Unless something totally unexpected happens, a US invasion of Iran for instance, there is little doubt that the Christian-Democrat CDU will win the German general elections next September and CDU leader Angela Merkel will succeed Socialist leader Gerhard Schröder as Chancellor. Both Schröder and his Foreign Minister, the Green politician Joschka Fischer, will now have time to devote to their wives (spouse 4 for Schröder and 5 for Fischer).
It is not yet clear who will succeed Fischer, but Wolfgang Schäuble, a former minister of the Interior under Chancellor Helmut Kohl, is a strong contender. Schäuble is the foreign expert of the Christian-Democrats. The politician, who has been confined to a wheelchair since an assassination attempt, was interviewed by the Flemish newspaper De Tijd last Saturday. “A CDU government will restore what went wrong under Schröder,” he said, adding that the European Union’s biggest problem at the moment is the French President Jacques Chirac. “European unification cannot be an alternative for cooperation within NATO and the transatlantic relations.
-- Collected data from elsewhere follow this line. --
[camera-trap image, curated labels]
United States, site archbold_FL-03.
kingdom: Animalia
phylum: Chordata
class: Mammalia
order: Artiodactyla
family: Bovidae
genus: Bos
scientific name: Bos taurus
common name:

Europe is still divided, as we have seen at the EU-summit in Brussels this June, along the lines that divided it during the crisis over Iraq. This cannot continue. We will tell our French friends: do not force us to choose.”
Schäuble also shelved Fischer’s pet ambition: a permanent seat for Berlin in the Security Council of the United Nations. “It is nonsense to demand such a thing,” Schäuble said. “Enough damage has already been done. It seems more useful to me to improve the position in the Security Council of all the states that are not members. We had also better attempt to agree on more common European positions in the UN. Then it does not matter whether these are conveyed by the French, British or any other ambassador. The preliminary condition is that Europe again unites in its transatlantic relations. As soon as Germany reassumes its proper role here, the only problem left is Chirac.”